### TEXT EXTRACT
◇ ◇ ◇

Story By Peter McMullan with Photography by Nick Didlick, A River Never

Remote yet still accessible, the Pitt River and Danny and Lee Gerak’s Pitt River Lodge of the same name bring a sense of unique opportunity to the sport fishing scene in British Columbia. There are lodges, rivers and lakes aplenty in this huge province of ours but the large majority, or at least those offering fishing that counts as out-of-the-ordinary in terms of the quality of the experience, are invariably located some distance away from the main population centres.

A lone Fly Fisherman at the Hot Springs Pool

A lone Fly Fisherman at the Hot Springs Pool

That, of course, is an essential part of their charm for there is nothing worse than the pressure that comes with over-fishing. Resident stocks suffer in terms of numbers and average size and, anyway, who really wants to fish shoulder to shoulder or even within hailing distance of complete strangers. It’s a fact of life in so many places now and, for the most part, we accept it as such with good grace as part of the compromises we must make if we are to continue to fish at all.

To come to the Pitt River Lodge, as I did in late October with Mark Hume, Nick Didlick, Glenn Baglo and Mike Smyth, journalists, writers, photographers, friends and colleagues from this website, was to take a step back in time. One minute we were snarled in Sunday afternoon, Vancouver highway traffic as incessant rain drenched the coast; an hour later we were well on our way by boat up Pitt Lake, eager in the anticipation of a return to an era when all rivers in this part of the world were in their prime, full of fish and located in places where the hand of humans had yet to leave its mark.

◇ ◇ ◇

### WHAT YOU WILL DO
a) According to the Pitt River fishing story, who runs the Pitt River Lodge?
b) Write the next few paragraphs of the Pitt River fishing story, picking up after its final sentence.

◇ ◇ ◇

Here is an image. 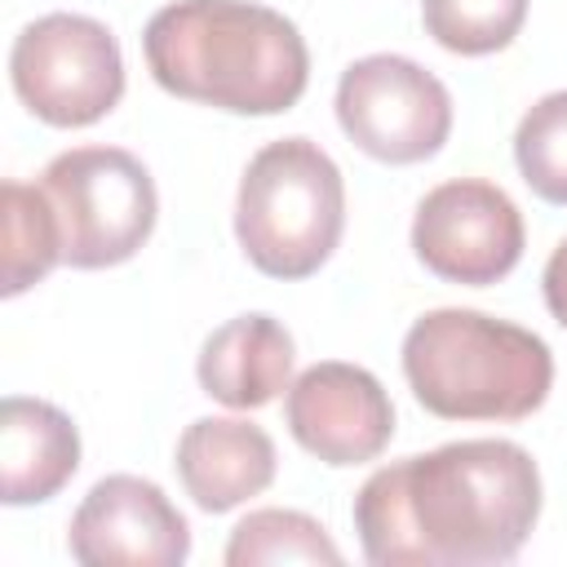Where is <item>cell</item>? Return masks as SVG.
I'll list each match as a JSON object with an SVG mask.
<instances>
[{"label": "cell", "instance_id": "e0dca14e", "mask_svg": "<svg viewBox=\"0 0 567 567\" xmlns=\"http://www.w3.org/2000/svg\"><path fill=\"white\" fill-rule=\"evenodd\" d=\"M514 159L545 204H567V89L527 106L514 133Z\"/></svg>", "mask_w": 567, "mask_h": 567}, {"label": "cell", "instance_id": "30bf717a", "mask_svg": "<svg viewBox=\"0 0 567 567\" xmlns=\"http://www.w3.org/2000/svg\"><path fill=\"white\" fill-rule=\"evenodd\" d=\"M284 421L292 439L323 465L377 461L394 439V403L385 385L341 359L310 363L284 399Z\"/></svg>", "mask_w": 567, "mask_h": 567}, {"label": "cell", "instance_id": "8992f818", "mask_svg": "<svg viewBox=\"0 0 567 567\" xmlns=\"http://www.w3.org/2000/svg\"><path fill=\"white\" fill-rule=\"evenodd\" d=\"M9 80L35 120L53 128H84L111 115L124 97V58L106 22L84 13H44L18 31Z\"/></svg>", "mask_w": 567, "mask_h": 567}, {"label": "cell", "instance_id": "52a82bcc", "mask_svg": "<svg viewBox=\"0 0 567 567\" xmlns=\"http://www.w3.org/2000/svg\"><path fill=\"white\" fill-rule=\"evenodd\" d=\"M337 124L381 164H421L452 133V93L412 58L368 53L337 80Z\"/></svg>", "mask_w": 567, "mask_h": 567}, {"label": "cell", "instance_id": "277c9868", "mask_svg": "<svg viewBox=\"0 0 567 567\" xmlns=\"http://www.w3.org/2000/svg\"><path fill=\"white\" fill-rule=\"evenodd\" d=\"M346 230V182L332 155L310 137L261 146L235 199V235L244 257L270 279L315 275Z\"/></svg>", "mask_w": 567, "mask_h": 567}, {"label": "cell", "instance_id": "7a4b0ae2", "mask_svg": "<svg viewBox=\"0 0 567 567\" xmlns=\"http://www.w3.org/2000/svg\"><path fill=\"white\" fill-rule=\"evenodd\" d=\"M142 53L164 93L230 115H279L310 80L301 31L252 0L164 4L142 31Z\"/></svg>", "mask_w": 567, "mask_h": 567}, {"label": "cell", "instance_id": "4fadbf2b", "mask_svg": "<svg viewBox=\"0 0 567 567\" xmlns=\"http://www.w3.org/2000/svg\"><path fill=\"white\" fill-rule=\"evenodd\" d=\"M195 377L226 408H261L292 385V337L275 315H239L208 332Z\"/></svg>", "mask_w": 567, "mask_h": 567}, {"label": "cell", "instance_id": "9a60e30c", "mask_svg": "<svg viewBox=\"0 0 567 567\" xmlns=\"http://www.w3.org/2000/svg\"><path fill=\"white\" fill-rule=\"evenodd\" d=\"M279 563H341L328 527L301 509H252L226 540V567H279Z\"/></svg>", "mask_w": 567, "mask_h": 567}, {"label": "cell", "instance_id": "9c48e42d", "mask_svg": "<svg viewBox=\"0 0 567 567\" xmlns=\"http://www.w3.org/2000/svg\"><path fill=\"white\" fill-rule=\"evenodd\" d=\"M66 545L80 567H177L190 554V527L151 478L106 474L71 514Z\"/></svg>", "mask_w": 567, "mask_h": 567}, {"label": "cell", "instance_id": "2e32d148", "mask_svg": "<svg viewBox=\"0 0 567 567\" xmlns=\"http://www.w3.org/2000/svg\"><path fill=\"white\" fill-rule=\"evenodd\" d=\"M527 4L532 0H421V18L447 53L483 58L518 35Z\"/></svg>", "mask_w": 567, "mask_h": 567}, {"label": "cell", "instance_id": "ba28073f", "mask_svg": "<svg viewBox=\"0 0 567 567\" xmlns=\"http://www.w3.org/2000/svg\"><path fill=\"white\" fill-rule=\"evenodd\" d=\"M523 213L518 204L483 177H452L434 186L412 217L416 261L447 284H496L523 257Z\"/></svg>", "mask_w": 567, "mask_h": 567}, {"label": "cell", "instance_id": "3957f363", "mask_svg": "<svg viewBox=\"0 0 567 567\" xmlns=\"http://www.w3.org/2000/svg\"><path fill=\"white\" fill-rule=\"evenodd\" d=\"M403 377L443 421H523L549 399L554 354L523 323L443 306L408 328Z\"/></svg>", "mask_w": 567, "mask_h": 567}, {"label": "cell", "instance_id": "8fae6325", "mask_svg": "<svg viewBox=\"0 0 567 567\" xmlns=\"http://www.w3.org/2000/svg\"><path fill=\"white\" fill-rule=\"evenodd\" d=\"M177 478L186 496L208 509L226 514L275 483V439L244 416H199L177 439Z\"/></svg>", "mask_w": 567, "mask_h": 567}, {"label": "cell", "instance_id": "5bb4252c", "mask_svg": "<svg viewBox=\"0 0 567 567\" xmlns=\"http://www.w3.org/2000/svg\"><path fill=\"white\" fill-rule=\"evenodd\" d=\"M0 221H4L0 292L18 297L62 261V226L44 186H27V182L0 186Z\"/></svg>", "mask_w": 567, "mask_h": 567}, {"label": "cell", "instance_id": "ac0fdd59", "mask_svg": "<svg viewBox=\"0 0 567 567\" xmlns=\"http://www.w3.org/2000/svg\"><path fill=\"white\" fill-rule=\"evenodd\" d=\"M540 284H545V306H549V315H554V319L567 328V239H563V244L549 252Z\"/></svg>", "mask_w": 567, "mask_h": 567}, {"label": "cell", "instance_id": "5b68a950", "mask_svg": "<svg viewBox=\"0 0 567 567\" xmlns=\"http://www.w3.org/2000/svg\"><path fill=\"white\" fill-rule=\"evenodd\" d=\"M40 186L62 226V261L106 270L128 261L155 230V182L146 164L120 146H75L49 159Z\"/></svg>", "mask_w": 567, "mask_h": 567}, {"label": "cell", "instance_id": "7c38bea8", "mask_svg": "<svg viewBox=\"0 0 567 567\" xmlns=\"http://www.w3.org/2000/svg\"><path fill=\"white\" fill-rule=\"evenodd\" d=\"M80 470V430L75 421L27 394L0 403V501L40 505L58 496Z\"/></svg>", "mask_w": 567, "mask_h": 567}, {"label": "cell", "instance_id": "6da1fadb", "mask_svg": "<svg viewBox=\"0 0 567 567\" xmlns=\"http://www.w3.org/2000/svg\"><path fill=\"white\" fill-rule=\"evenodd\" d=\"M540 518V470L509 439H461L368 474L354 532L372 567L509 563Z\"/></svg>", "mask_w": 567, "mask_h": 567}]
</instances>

◇ ◇ ◇

### RESPONSES TO THE TASKS
a) Danny and Lee Gerak.

b)
True, the rich forest resource of the Upper Pitt River valley has been and, to a degree, still is being exploited. But the logging operation that once supported the long-since-dismantled township of Alvin and its pioneering population of some 250 hardy souls is being scaled back and should be shut down altogether within a few years. Research by Lee tells us that Alvin was named after a Nova Scotian farmer and logger, Alvin Patterson, who was the first settler in the valley in 1901.

As it happens, the very nature of the wild and often braided river valley is such that the visual impact of the logging can be largely ignored. At the same time the network of gravel logging roads provides access, from the estuary upstream for some 43 kilometers almost to the very edge of Garibaldi Park where, for some reason, all fishing ceases.

Here in British Columbia we have every reason to take great pride in our superb parks and one wonders why such a total closure is deemed necessary. Surely a catch-and-release, fly only experience would help to attract discerning fishermen to an area of extraordinary natural beauty? As our resource industries – forestry, mining and fishing – continue in decline so tourism becomes an increasingly important source of revenue, and jobs, with fly fishing as a good a way as any to attract visitors from south of the Border and further afield for that matter.

Danny Gerak knows full well the challenges faced by a commercial fisherman but now his boat, the 32-foot Fraser River gill-netter, River Wind, is also an integral part of a Pitt River Lodge transportation system that includes a fine, old yellow school bus and a rugged, red 4 x 4 crew cab.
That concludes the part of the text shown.